[XSL-LIST Mailing List Archive Home] [By Thread] [By Date] [Recent Entries] [Reply To This Message]

Re: Testing 2 XML documents for equality - a solution

Subject: Re: Testing 2 XML documents for equality - a solution
From: Mukul Gandhi <mukul_gandhi@xxxxxxxxx>
Date: Wed, 30 Mar 2005 08:40:58 -0800 (PST)
xml ignore white
Hi David,
 Thanks a lot for your observations..
 
 Please read my response below your comments..

> I don't think the stylesheet really works.
> For example for attribute nodes you just concatenate
> the names and
> values so even if you could be sure that the order
> of attribute nodes
> was preserved (you can't be sure of this) then
> x="2" and x2="" would be considered equal.

Thanks a lot for pointing this bug!
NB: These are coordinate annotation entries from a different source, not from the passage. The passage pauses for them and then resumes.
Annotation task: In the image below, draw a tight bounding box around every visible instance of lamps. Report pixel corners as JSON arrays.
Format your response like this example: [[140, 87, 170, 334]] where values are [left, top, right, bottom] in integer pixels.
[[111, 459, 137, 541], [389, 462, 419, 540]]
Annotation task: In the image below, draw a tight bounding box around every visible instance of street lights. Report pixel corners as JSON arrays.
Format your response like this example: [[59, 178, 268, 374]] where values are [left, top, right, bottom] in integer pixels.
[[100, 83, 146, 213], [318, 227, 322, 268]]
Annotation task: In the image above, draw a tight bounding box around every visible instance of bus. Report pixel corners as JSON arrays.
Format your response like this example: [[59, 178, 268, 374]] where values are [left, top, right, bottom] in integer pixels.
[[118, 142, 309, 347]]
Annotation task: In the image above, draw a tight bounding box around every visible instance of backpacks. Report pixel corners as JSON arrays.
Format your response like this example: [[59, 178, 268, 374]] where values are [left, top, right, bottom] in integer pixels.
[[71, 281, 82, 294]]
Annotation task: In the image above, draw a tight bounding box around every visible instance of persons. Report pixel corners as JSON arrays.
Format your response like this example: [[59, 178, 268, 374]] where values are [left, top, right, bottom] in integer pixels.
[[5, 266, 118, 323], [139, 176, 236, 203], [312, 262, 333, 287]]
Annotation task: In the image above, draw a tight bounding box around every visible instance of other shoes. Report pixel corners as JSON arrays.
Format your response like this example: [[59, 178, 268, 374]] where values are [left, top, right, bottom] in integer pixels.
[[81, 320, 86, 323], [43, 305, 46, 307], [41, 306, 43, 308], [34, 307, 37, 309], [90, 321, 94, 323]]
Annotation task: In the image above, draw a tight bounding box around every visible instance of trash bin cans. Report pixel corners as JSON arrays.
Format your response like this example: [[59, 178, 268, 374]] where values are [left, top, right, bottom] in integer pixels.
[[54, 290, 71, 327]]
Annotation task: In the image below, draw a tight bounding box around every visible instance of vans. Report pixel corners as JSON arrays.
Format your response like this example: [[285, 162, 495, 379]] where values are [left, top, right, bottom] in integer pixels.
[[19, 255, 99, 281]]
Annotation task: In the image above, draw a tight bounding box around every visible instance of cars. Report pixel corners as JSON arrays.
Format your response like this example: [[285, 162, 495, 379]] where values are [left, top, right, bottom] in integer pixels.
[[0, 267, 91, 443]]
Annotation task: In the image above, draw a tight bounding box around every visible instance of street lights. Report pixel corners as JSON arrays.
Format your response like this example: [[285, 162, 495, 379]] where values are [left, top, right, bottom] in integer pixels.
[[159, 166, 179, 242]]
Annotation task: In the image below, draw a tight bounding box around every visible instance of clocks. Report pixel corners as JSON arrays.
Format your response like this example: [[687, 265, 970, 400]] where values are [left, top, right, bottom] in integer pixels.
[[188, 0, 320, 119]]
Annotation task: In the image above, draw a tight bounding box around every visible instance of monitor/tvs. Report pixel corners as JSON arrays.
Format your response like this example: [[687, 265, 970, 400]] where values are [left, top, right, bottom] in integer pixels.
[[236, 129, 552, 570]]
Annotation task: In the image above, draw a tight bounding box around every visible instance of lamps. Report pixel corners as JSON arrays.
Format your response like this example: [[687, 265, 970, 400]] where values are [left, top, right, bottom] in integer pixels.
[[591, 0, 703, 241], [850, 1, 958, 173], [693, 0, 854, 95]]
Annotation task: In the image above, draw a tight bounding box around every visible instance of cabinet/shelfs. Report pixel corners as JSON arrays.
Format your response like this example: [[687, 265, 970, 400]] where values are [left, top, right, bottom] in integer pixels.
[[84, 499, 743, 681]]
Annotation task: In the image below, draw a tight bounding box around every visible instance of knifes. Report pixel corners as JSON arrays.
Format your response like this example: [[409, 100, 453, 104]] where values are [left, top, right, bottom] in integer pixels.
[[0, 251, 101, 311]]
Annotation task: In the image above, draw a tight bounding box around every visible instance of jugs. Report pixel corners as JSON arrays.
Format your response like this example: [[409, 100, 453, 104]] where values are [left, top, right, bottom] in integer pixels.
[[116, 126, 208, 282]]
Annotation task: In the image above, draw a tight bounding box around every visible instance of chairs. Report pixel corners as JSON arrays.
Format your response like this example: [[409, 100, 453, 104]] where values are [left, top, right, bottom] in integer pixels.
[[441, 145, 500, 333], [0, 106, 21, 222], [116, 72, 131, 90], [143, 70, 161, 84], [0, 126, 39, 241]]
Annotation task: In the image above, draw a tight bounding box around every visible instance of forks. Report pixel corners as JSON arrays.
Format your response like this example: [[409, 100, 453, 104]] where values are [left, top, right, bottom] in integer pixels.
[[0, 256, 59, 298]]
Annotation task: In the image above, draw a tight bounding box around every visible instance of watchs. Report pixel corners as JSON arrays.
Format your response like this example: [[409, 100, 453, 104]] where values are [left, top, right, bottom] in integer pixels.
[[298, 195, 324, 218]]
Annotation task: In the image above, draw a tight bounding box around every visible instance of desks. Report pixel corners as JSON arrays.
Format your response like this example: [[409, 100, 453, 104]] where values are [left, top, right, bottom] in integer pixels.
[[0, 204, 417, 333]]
To correct this I
propose this alternative code (for both the
documents).
<xsl:for-each select="$doc1//@*">
  <xsl:value-of select="name()"
/><xsl:text>&#xa;</xsl:text><xsl:value-of select="."
/> 
</xsl:for-each>

(i.e. introducing an extra character between attribute
name and value, which is unlikely to occur in the
attribute value; for e.g. a newline character)

> Also your ignore white space test ignores far to
> much:
> 
> <xsl:for-each
>
select="$doc1//node()[not(normalize-space(self::text())
> = '')]">
>             <xsl:value-of select="name()"
> /><xsl:value-of select="." />
> 
> consider the 2 document fragments
> 
> <x>
>  <a/>
> </x>
> 
> 
> <y>
>  <b/>
> </y>
> 
> in the first document the nodes x and a and both the
> text nodes all
> satisfy
> normalize-space(self::text())= ''
> so the for-each will be empty.
> Similarly in the second fragment.
> 
> so presumably these documents will compare equal,
> which seems strange.

These documents are reported not equal! I think here I
am right! For this example, the $doc1//node() path
expression returns 4 nodes (2 element nodes and 2
"white space text nodes"). The "white space text
nodes" will be filtered by the predicate
[not(normalize-space(self::text()) = '')] ..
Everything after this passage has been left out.